**Work to complete:**
Whenever a line contains the string "burst", copy it out of the entries.

___ Data for review ___

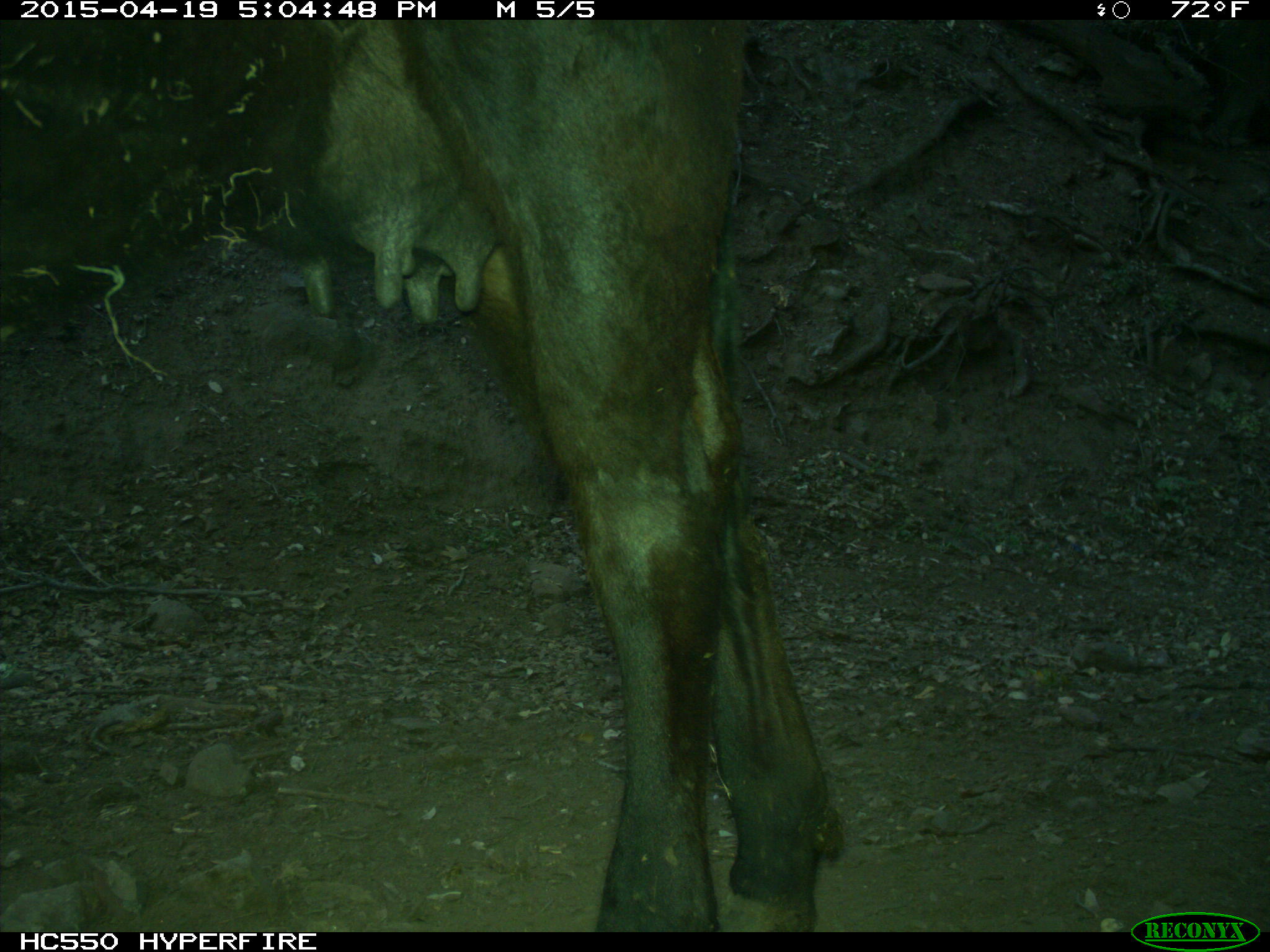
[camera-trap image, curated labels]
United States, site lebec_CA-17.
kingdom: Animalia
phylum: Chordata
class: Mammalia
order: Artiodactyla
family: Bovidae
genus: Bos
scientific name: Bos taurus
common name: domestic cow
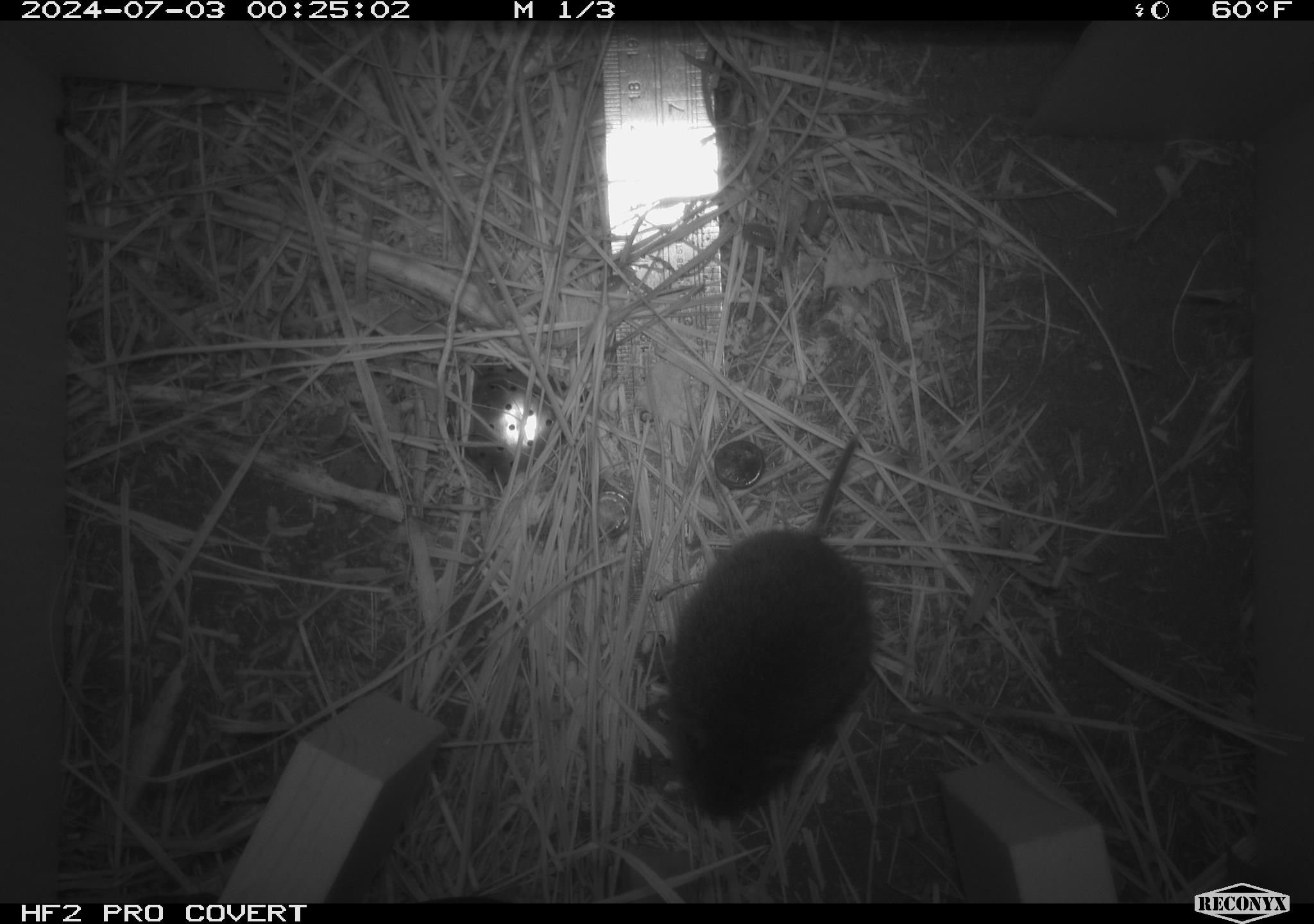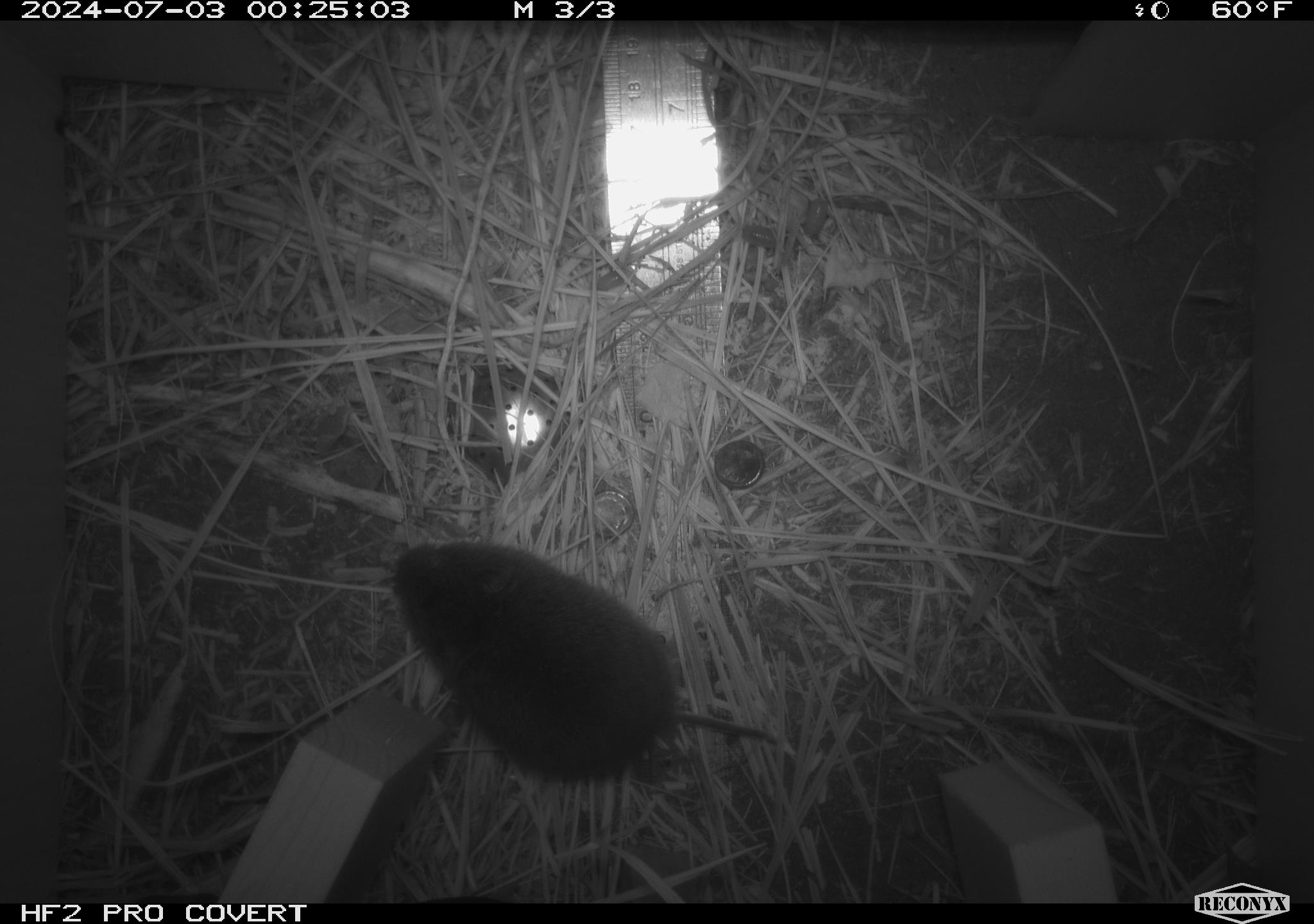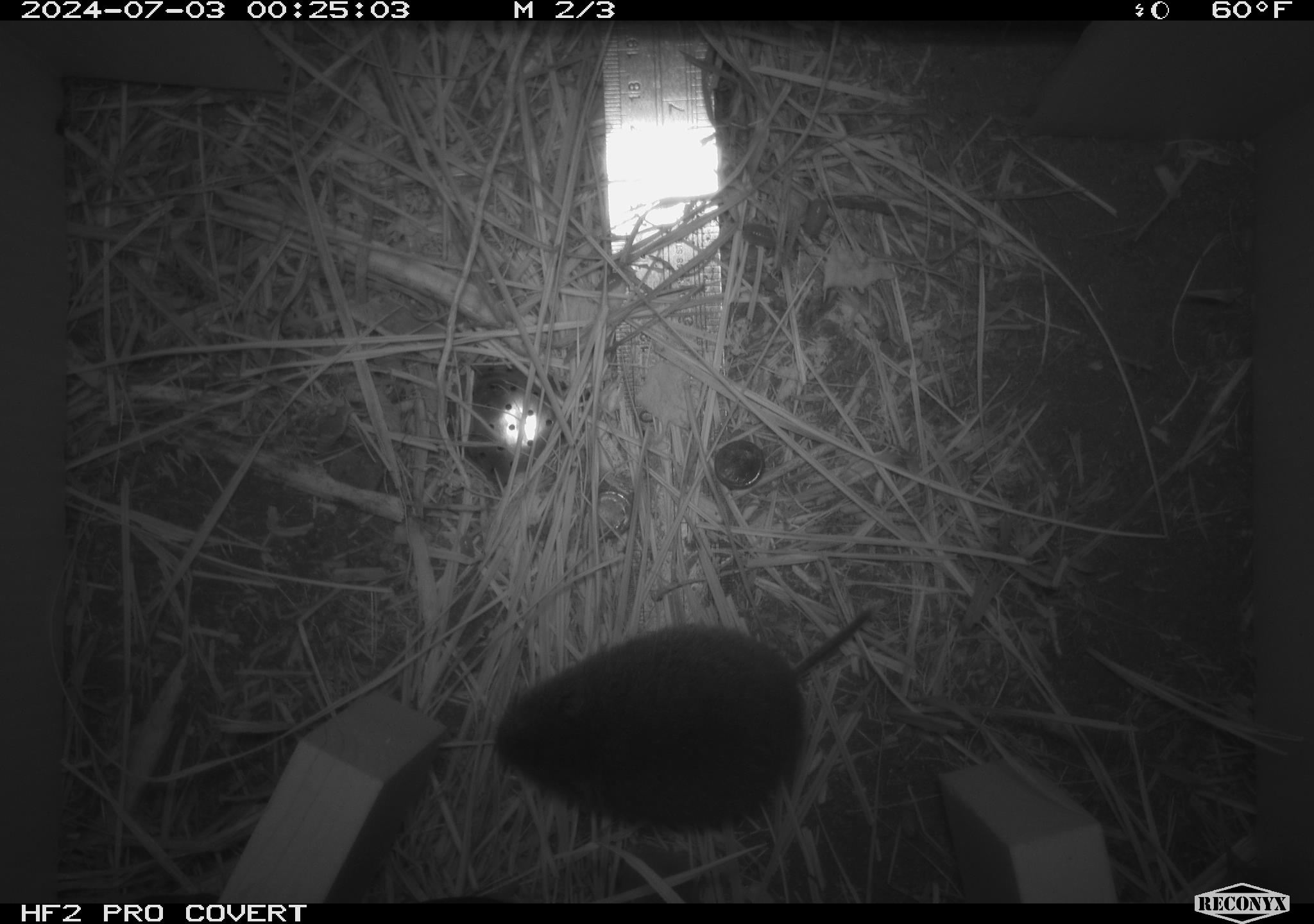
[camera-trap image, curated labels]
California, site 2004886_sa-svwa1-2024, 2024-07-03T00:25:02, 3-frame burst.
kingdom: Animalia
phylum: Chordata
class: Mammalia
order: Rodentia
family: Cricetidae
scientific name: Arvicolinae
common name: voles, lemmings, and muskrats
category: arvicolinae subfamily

___
___ Data for review ___

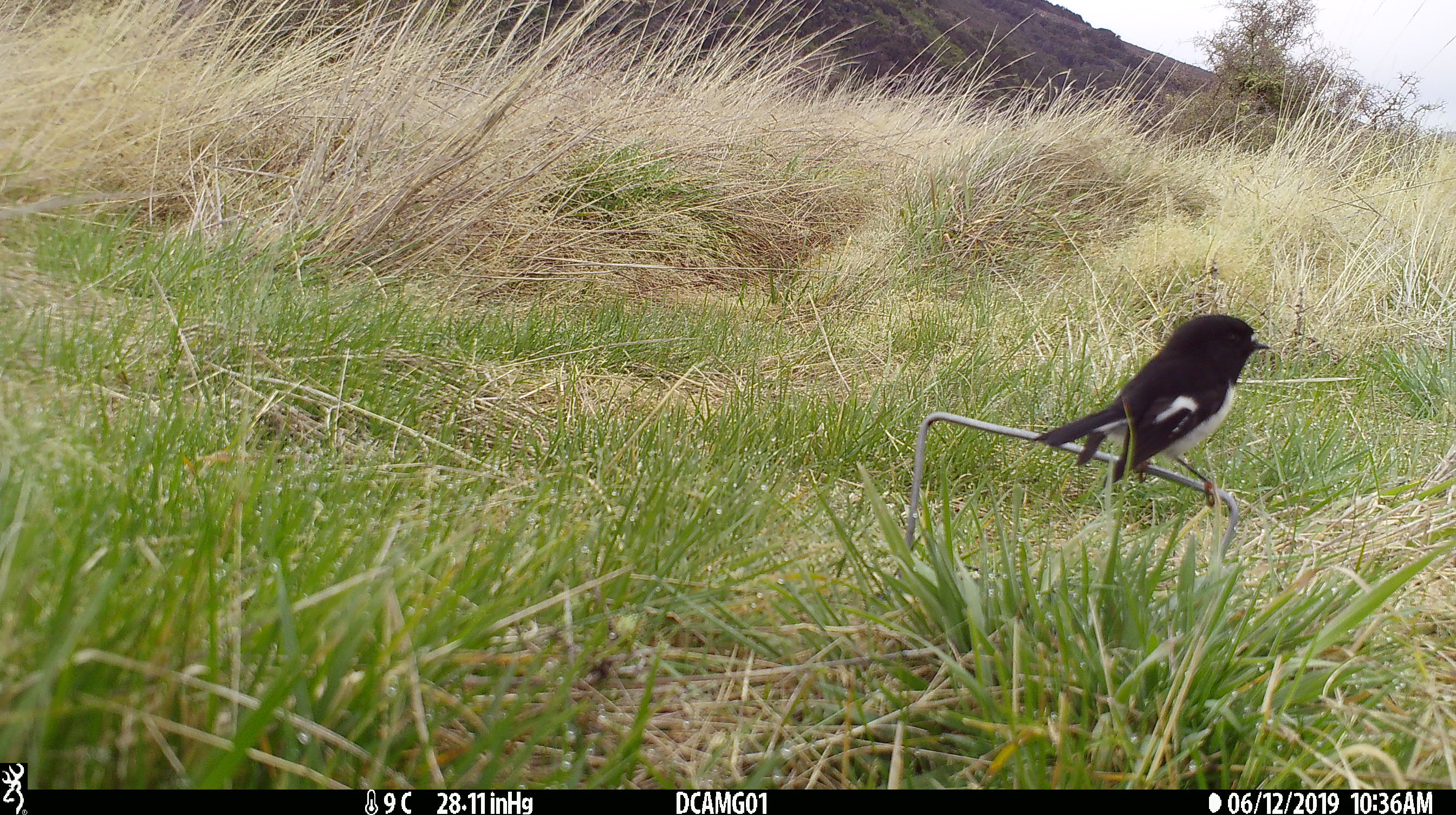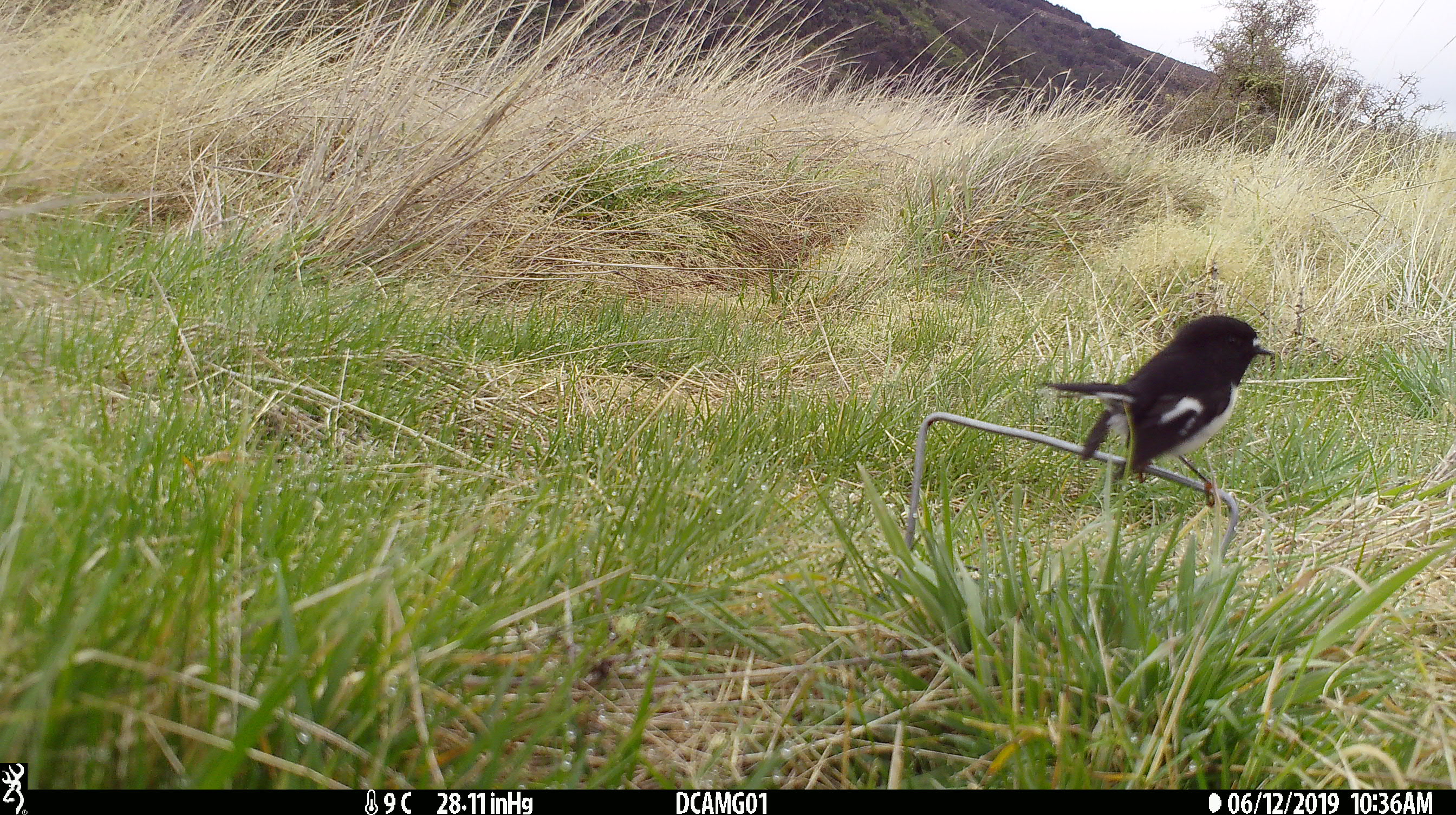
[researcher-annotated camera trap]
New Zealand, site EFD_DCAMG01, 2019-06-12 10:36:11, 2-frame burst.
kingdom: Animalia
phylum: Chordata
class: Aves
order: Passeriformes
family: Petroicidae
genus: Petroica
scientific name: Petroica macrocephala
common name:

___

**Reply:**
California, site 2004886_sa-svwa1-2024, 2024-07-03T00:25:02, 3-frame burst.
New Zealand, site EFD_DCAMG01, 2019-06-12 10:36:11, 2-frame burst.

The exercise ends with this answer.